Protein conformational changes induced by 1,1'-bis(4-anilino-5-naphthalenesulfonic acid): preferential binding to the molten globule of DnaK.

1,1'-Bis(4-anilino-5-naphthalenesulfonic acid) (bis-ANS), a hydrophobic fluorescent molecular probe which has been shown to bind to compact intermediate states of proteins (molten globules) and also to many nucleotide binding sites, induces a conformational change in DnaK by preferentially binding to its partially folded intermediate state (I) and thus shifting the equilibrium from favoring the native state (N) to favoring the I state. The conformational change was detected by CD, fluorescence emission, size exclusion chromatography, and small-angle X-ray scattering. The presence of bis-ANS significantly decreases the midpoint, Tm, of the initial transition (N-->I) in the thermal unfolding of DnaK, resulting in the apparent destabilization of the native state of DnaK. There is a linear correlation between the apparent free energy (reflected by Tm) of this transition and the concentration of bis-ANS. Bis-ANS does not affect the midpoint of the transition for DnaK from the intermediate to the unfolded state (U). An additional small transition from I to I*, a more expanded intermediate state, was observed, suggesting that the thermal denaturation of DnaK proceeds via a four-state (N-->I-->I*-->U) unfolding process.

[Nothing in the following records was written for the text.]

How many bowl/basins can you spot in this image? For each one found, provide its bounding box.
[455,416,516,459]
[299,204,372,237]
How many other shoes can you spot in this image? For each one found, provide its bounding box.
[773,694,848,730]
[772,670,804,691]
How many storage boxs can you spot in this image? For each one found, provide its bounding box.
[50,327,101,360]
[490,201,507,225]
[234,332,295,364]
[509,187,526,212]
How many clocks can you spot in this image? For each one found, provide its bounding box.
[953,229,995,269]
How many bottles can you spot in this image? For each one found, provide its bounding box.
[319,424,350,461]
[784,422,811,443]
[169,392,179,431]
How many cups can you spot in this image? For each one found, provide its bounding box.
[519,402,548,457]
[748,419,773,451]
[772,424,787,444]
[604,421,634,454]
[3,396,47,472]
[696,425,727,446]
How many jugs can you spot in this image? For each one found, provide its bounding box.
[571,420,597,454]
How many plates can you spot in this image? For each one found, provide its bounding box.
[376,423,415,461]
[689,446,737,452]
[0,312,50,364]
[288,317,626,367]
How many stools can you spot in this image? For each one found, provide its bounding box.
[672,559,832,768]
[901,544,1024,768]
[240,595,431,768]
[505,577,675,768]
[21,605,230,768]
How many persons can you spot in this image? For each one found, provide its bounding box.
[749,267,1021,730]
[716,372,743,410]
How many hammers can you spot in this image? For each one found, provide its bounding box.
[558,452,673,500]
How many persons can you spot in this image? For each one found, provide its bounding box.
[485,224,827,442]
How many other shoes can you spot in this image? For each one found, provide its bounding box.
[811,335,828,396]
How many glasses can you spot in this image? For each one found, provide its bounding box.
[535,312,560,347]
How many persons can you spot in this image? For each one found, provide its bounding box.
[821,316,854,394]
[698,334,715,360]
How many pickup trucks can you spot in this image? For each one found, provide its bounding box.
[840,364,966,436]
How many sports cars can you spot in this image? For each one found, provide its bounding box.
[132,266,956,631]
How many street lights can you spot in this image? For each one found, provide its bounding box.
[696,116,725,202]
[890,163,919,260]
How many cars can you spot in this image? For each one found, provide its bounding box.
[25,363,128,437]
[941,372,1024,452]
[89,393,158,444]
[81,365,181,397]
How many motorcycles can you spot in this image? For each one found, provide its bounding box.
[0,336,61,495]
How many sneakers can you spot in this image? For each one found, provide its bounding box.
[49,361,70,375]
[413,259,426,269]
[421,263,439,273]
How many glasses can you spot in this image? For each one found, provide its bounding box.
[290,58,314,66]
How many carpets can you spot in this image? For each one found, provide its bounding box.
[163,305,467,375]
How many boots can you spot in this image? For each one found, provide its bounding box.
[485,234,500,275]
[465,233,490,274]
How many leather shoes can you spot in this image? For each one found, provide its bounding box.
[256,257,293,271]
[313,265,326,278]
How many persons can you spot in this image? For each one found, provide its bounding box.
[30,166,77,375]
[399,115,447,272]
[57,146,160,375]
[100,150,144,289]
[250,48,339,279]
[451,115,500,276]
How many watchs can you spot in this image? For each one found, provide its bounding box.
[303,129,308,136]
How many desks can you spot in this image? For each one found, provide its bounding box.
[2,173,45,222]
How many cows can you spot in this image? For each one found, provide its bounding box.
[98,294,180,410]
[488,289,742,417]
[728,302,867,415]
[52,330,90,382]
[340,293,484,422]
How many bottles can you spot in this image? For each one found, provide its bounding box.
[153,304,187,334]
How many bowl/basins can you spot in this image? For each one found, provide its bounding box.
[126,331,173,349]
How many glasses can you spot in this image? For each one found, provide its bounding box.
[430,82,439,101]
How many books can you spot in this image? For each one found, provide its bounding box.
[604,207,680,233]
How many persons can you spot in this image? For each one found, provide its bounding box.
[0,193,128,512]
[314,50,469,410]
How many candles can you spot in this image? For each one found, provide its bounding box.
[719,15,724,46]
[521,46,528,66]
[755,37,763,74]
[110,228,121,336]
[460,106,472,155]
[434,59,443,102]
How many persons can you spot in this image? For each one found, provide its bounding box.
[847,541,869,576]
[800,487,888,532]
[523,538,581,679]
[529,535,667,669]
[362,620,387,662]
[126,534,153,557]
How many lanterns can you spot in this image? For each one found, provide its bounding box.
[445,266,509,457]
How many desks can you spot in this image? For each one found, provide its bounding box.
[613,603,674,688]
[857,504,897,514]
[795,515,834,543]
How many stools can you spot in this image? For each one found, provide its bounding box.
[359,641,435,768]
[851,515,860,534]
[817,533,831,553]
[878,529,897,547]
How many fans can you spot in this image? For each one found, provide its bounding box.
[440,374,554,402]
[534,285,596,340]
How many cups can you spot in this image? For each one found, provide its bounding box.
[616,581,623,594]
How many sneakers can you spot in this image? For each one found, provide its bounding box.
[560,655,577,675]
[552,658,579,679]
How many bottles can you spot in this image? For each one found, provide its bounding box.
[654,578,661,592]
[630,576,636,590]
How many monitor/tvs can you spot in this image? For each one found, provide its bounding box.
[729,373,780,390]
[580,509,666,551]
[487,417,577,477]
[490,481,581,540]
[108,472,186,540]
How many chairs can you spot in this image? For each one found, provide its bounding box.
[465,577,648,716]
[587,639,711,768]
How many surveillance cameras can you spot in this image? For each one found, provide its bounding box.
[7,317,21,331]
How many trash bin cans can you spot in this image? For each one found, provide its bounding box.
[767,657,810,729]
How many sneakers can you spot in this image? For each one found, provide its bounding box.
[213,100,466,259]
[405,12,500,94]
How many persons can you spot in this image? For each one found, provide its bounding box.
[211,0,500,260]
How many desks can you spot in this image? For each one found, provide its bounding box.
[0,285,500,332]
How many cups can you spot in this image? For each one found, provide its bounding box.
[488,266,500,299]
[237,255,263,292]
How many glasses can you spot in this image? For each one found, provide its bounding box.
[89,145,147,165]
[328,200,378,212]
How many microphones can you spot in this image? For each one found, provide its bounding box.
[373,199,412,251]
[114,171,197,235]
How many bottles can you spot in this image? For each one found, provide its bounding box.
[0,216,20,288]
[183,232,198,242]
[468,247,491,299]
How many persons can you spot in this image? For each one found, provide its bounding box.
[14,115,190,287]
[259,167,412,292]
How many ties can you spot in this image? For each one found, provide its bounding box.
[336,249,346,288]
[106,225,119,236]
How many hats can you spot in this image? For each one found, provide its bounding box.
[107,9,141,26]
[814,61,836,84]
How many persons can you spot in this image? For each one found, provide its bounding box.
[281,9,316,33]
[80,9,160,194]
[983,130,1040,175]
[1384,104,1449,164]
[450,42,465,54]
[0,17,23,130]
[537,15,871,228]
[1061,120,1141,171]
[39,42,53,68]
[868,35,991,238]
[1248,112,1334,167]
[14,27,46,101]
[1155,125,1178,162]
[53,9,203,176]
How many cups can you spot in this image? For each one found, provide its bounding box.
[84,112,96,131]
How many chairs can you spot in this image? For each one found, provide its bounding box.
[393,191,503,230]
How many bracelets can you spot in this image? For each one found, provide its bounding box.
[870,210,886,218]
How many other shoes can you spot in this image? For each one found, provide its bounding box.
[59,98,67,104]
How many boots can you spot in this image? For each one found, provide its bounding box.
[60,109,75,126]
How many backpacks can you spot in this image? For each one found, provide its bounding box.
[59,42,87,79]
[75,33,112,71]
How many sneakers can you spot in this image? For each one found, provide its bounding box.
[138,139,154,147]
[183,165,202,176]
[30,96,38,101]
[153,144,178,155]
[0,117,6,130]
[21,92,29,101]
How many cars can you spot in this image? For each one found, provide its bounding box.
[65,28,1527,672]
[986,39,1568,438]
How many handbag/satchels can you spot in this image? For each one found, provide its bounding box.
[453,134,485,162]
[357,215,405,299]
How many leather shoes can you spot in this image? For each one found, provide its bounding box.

The addition of nucleotides, ADP or ATP, to the DnaK-bis-ANS complex causes a decrease in bis-ANS fluorescence emission due to the release of bound bis-ANS from the intermediate state of DnaK. This is due to preferential binding of the nucleotide to the native state of DnaK, resulting in a shift in the equilibrium from the intermediate toward the native state rather than the direct displacement of bis-ANS bound in the nucleotide binding site. Denaturation of DnaK induced by bis-ANS can be minimized by working at a temperature much lower than the Tm of the protein, at low dye concentration, and in the presence of nucleotide. Under these conditions, bis-ANS binds to the native state of DnaK.